Le terme « expérience client» est partout. On le retrouve dans les entreprises, dans le secteur public, dans des organisations de toutes tailles. Et pourtant, il crée parfois un certain malaise. Dans bien des contextes, on ne parle pas de «clients», mais plutôt de patients, de citoyens, de membres, d’usagers ou d’étudiants. Alors pourquoi continuer à utiliser ce mot ?
Dans la pratique, le terme «clients» est souvent utilisé par simplification. C’est un raccourci pour désigner les personnes à qui une organisation offre un service. Mais l’intention derrière l’expérience client n’est pas de transformer toutes les relations en relations commerciales. Elle est beaucoup plus fondamentale. Elle vise à mieux comprendre les personnes que l’on sert, ce qu’elles vivent, ce qu’elles attendent, ce qui fonctionne et ce qui complique leur expérience. Peu importe le terme utilisé, la question reste la même : est-ce que l’on conçoit nos services à partir de leur réalité ?
Une réflexion revient souvent dans nos échanges. En français, l’expression “expérience client” peut porter à confusion. On a l’impression qu’il s’agit de quelque chose que l’on conçoit ou que l’on livre. Cependant, comme notre collègue Pierre Daems nous le mentionne souvent, en anglais, « experience » renvoie plutôt à quelque chose que l’on vit. On « fait l’expérience » de quelque chose. Ce décalage est important, parce qu’il rappelle que l’expérience n’est pas ce que l’organisation pense offrir, mais bien ce que la personne vit réellement.
C’est là que l’expérience client devient stratégique. Elle permet de déplacer le regard, de passer d’une logique interne, centrée sur les processus, à une logique centrée sur l’expérience vécue. Dans plusieurs organisations, les services sont conçus en fonction de contraintes internes : les équipes, les systèmes, les règles, les silos. L’expérience client vient rééquilibrer cette perspective en reconnectant les décisions à ce que vivent réellement les personnes sur le terrain.
On confond aussi souvent l’expérience client avec l’expérience utilisateur, ou UX. L’UX se concentre généralement sur l’interaction avec un produit, une plateforme ou un service précis. Mais l’expérience client se veut plus large. Elle englobe l’ensemble de la relation avec l’organisation, avant, pendant et après l’utilisation d’un service. Elle inclut les interactions humaines, les processus, les délais et la cohérence globale. On peut donc offrir une excellente interaction sur un point de contact et malgré tout proposer une expérience globale difficile.
Pour être réellement utile, l’expérience client ne se limite pas à un concept. Elle s’appuie sur des pratiques concrètes et structurées. C’est d’ailleurs ce que propose la CXPA à travers cinq dimensions clés qui permettent d’ancrer l’expérience client dans les organisations.
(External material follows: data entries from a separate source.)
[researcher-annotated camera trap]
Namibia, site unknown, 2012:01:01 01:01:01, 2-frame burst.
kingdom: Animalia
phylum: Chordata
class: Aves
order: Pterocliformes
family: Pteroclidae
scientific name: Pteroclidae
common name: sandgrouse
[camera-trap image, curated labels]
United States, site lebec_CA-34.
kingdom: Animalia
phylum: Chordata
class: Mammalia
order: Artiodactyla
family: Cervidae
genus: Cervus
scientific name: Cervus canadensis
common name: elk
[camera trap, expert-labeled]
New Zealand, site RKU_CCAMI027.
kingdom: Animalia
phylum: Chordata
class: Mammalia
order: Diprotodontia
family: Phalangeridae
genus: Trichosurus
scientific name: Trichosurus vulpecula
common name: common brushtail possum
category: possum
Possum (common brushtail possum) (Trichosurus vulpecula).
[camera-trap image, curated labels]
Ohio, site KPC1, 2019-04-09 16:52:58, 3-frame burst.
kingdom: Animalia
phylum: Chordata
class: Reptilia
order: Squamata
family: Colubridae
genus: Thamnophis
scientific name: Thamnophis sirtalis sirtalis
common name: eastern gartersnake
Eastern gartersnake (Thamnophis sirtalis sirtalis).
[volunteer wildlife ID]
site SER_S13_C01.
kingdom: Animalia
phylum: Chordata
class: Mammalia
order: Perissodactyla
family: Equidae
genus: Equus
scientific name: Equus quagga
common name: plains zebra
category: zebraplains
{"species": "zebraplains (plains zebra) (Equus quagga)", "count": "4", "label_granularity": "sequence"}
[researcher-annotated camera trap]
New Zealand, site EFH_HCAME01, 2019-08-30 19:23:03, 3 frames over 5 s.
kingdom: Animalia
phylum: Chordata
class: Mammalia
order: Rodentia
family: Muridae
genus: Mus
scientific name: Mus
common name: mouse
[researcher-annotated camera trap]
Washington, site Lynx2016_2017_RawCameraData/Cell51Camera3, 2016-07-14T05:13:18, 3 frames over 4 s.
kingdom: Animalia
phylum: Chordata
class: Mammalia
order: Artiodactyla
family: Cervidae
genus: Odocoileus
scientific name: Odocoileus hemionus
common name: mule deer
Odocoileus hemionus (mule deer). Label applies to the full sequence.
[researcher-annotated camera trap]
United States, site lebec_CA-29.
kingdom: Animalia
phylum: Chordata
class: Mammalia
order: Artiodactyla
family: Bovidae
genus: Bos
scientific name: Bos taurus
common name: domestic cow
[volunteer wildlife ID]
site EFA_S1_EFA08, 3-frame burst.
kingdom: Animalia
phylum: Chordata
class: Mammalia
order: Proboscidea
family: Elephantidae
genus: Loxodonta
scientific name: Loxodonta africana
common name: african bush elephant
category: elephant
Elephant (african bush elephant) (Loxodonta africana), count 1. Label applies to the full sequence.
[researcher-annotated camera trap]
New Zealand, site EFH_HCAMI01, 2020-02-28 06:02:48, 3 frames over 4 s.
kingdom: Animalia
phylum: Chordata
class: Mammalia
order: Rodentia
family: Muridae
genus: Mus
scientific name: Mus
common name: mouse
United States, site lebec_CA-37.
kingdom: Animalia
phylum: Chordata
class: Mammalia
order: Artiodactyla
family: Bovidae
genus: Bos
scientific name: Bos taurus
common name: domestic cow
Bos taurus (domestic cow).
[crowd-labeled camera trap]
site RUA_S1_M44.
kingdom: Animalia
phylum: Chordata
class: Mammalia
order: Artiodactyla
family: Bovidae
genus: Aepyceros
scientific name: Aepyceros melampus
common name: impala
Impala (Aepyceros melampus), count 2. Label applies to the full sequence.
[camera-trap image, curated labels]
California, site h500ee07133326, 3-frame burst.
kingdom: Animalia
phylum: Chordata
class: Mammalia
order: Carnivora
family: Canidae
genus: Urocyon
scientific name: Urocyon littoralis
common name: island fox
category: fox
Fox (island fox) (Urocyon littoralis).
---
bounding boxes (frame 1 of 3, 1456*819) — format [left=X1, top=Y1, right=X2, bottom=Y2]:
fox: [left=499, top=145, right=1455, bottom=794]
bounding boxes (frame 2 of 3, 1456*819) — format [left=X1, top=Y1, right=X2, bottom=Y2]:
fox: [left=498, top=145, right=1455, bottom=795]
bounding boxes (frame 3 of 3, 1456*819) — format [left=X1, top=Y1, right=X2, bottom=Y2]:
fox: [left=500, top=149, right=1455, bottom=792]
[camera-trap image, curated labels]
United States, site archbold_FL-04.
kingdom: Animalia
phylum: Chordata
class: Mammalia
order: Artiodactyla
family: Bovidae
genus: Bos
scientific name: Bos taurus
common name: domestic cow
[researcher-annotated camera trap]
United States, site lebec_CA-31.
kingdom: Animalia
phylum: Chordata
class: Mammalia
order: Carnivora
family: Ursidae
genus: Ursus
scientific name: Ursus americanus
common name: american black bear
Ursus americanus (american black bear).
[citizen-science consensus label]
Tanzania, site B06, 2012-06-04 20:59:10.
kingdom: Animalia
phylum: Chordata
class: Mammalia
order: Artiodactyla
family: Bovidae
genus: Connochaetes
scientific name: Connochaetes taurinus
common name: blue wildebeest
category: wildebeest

Cela commence par une meilleure compréhension des clientèles, à travers des démarches d’écoute et de connaissance. Cette compréhension doit ensuite être traduite en actions concrètes, par le design de services et l’amélioration des parcours. Pour que ces actions aient un impact réel, elles doivent s’appuyer sur une culture organisationnelle qui valorise l’expérience et sur l’engagement des équipes. Elles doivent aussi être soutenues par des mécanismes de mesure, pour suivre l’évolution de l’expérience et orienter les décisions. Enfin, elles doivent être portées par une gouvernance claire et des stratégies d'expériences, qui permet d’aligner les initiatives avec les priorités de l’organisation.
C’est aussi là que la gestion de l’expérience client, ou CXM, prend toute sa valeur. Elle permet de faire le lien entre deux réalités souvent déconnectées : les besoins et attentes des clientèles, et les objectifs, contraintes et priorités de l’organisation. Le CXM agit comme un point d’équilibre. Il aide à prendre des décisions qui tiennent compte à la fois de la valeur pour les personnes et de la réalité organisationnelle.
Au fond, l’expérience client n’est pas une question de vocabulaire. C’est une posture. Une façon de concevoir les services en partant des besoins réels, plutôt que des structures internes. Et dans un contexte où les organisations doivent composer avec des attentes élevées et des ressources limitées, cette posture devient essentielle.
Chez Interface&co, nous accompagnons des organisations de différents secteurs, où le terme « client » ne fait pas toujours sens. Mais l’enjeu, lui, est toujours présent : mieux comprendre les personnes que l’on sert et aligner les décisions avec leur réalité.